# Spanish state schools in marbella!



## nadiam84 (Jun 5, 2014)

Hi fellow UK expats,

Is there anyone that can please give me some advice after putting their child in a Spanish State School in Marbella, I have been in contact with lots via email and not had any responses as yet, I've tried to contact a few by telephone but the language barrier is proving difficult, I have months to learn the language and will be teaching english once there so I'm not worried about it in the long term although I need to enrol my children asap for Sept 2014!!! 

*Can anyone please recommend a good Spanish State Primary School in Marbella that has a good knowledge of English*

Many thanks in advance


----------



## xabiaxica (Jun 23, 2009)

nadiam84 said:


> Hi fellow UK expats,
> 
> Is there anyone that can please give me some advice after putting their child in a Spanish State School in Marbella, I have been in contact with lots via email and not had any responses as yet, I've tried to contact a few by telephone but the language barrier is proving difficult, I have months to learn the language and will be teaching english once there so I'm not worried about it in the long term although I need to enrol my children asap for Sept 2014!!!
> 
> ...


you won't be able to enrol them until you are on the padrón - & you can't register on the padrón until you have an address................


----------



## brocher (Mar 21, 2011)

Soanish state school won't be concerning themselves with the English language! your child will have to learn Dpansih. It that usually isn't a problem providing the child is young enough.
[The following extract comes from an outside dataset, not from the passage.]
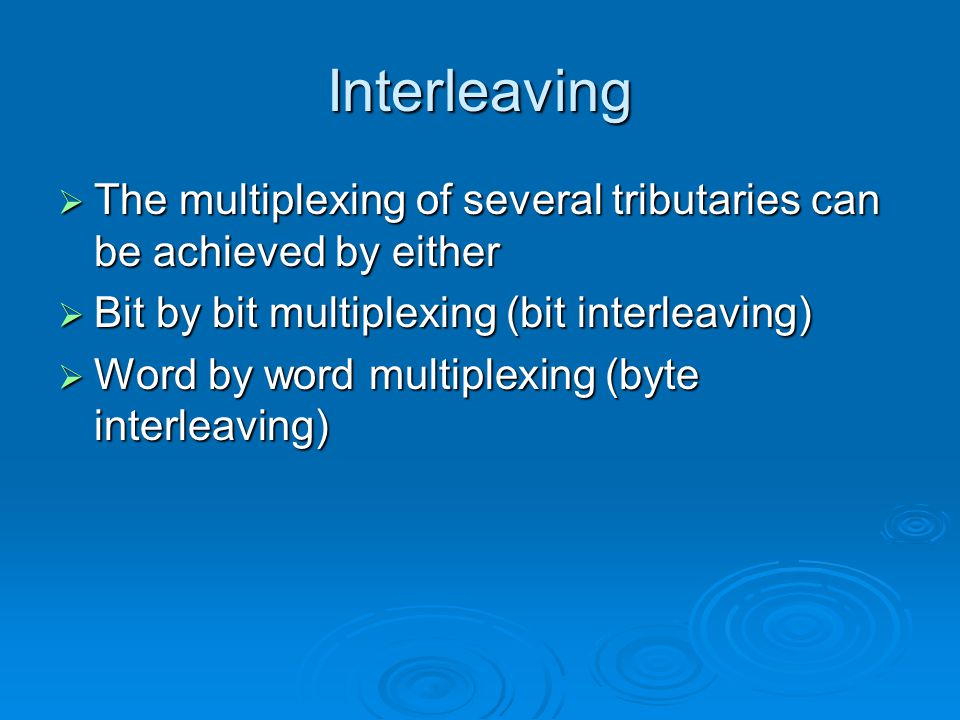 Interleaving

➢ The multiplexing of several tributaries can be achieved by either

➢ Bit by bit multiplexing (bit interleaving)

➢ Word by word multiplexing (byte interleaving)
I think you pretty much get allocated a school depending on where you live.

I knew someone who taught English in Marbella to supplement her regular job, I think the pay is pretty low and much of the work could be in the evenings.


----------



## xabiaxica (Jun 23, 2009)

brocher said:


> Soanish state school won't be concerning themselves with the English language!
> 
> I think you pretty much get allocated a school depending on where you live.


well there will be at least one English teacher, but s/he wouldn't be dealing with e-mails as a rule

and yes, that's right - school places are pretty much allocated geographically - sometimes you might get a choice - but not always


----------



## brocher (Mar 21, 2011)

Nadia, I see you have several posts and questions. I'll post what I can as I have time here.

Choosing a state school isn't like choosing a private one. I don't think you'll get much help from overly busy schools during the pre summer holiday rush with concerts, sports days, report cards and parents nights. You'll pretty much be allocated a school depending on where you live. 

Your time might be better spent dealing with practicalities like opening a bank account so you can easily transfer money before you move and getting a PAYG mobile so you don't spend s fortune phoning property agents ( they don't do email well either, you just have to do leg work once you arrive).

You say you want to be within twenty minutes of Marbella. Will you have a car or depend on public transport? Marbella is applied loosely to cover a pretty large area- where exactly is your job going to be? juggling getting to work, school runs, etc will play a huge part in where to live.

I can't remember whether you said the work will be self employed or contracted? To get residence you'll need to prove healthcare and income. You can do this with either contracted work or self employed, but if self employed you have to pay autonomo- like National insurance. There is a special offer for a year of two if you meet the criteria but otherwise autonomo alone will cost at least 260€/ month. You have tax to pay above that.


----------